Specifying Delimiters

Next, let’s explore how to specify a different delimiter for splitting the strings.

import pandas as pd

data = pd.Series(['John,Doe', 'Jane-Doe', 'Alice:Cooper'])

# Splitting names with different delimiters
names_comma = data.str.split(',')

names_dash = data.str.split('-')

names_colon = data.str.split(':')

This will yield three different outputs, demonstrating how the method effectively splits strings using the specified delimiters.

Handling Empty Strings and NaN Values

Dealing with missing or empty values is a common issue in data preparation.

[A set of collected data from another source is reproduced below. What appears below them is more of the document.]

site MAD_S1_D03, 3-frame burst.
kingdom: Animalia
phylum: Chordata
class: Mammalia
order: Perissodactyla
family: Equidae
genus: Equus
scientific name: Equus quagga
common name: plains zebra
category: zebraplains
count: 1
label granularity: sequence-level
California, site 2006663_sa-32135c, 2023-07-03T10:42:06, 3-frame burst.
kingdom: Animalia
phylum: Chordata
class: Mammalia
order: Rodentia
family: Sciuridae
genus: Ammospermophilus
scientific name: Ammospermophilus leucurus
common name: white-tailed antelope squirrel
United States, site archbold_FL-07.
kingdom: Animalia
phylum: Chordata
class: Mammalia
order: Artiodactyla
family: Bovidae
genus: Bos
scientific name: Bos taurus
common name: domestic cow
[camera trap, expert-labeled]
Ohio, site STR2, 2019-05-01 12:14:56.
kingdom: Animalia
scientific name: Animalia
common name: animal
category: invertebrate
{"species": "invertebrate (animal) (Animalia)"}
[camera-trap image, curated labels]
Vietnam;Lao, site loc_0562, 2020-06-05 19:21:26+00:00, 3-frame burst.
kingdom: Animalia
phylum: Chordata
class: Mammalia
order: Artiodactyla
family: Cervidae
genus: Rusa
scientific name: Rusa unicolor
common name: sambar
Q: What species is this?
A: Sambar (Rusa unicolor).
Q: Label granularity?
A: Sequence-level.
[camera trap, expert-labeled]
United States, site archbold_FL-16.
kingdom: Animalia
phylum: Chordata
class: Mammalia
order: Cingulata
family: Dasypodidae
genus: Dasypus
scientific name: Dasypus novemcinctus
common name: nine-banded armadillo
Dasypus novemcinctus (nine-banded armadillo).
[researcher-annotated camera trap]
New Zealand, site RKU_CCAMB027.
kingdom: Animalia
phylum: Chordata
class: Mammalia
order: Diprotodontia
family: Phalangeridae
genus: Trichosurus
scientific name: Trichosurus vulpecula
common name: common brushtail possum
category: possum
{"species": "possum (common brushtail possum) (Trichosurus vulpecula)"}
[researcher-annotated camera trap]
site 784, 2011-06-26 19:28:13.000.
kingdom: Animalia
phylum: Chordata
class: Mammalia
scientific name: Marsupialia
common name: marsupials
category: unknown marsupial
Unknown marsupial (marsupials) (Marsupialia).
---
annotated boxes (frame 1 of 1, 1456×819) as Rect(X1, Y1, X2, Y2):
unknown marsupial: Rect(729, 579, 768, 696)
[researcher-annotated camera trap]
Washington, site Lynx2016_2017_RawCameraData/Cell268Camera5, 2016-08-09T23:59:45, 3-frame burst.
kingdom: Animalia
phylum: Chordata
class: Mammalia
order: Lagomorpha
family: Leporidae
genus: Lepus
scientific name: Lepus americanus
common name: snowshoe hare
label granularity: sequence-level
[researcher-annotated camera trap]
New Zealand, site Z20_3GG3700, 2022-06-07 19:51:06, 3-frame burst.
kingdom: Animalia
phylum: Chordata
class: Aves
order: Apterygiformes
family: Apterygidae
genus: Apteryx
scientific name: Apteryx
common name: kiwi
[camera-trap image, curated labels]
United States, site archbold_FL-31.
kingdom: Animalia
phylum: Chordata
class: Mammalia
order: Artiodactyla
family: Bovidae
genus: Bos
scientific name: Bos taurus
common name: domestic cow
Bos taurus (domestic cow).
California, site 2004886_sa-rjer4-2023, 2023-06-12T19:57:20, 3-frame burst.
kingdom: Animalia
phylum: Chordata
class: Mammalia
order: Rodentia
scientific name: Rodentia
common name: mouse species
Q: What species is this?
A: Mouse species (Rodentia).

Let’s see how str.split() behaves in such scenarios.

import pandas as pd
import numpy as np

# Sample Series with NaN and empty strings
data = pd.Series(['John Doe', '', 'Alice Cooper', np.nan])

# Splitting considering NaN and empty strings
names_split = data.str.split().replace('', np.nan).dropna()

This method ensures that empty strings and NaN values are handled gracefully, preventing any unintended issues during data manipulation.

Expanding Results into Separate Columns

Sometimes, you may want to split a string and expand the resulting list into separate DataFrame columns. This can be achieved using the expand=True parameter.

import pandas as pd

# Sample Series
data = pd.Series(['John Doe;Jane Doe;Alice Cooper'])

# Expanding into columns
expanded_data = data.str.split(';', expand=True)

The result will be a DataFrame where each split component resides in its column.

Limiting The Number of Splits

In certain scenarios, you might want to limit the number of splits performed on each string. This can be done using the maxsplit argument.

import pandas as pd

data = pd.Series(['John Doe Department', 'Jane Doe Division', 'Alice Cooper Group'])

# Splitting with maxsplit
limited_split = data.str.split(n=1)

This code splits each string only once, based on the first occurrence of white space, thereby creating a series where each element is a list of two elements.


The pandas.Series.str.split() method is a powerful tool for string manipulation within Series objects. From basic splitting based on white-space to complex parsing scenarios involving specific delimiters, handling missing values, expanding results, and limiting splits, this method covers a broad spectrum of use cases. Mastering str.split() can significantly enhance your data manipulation and preprocessing skills, making it a valuable addition to your data science toolkit.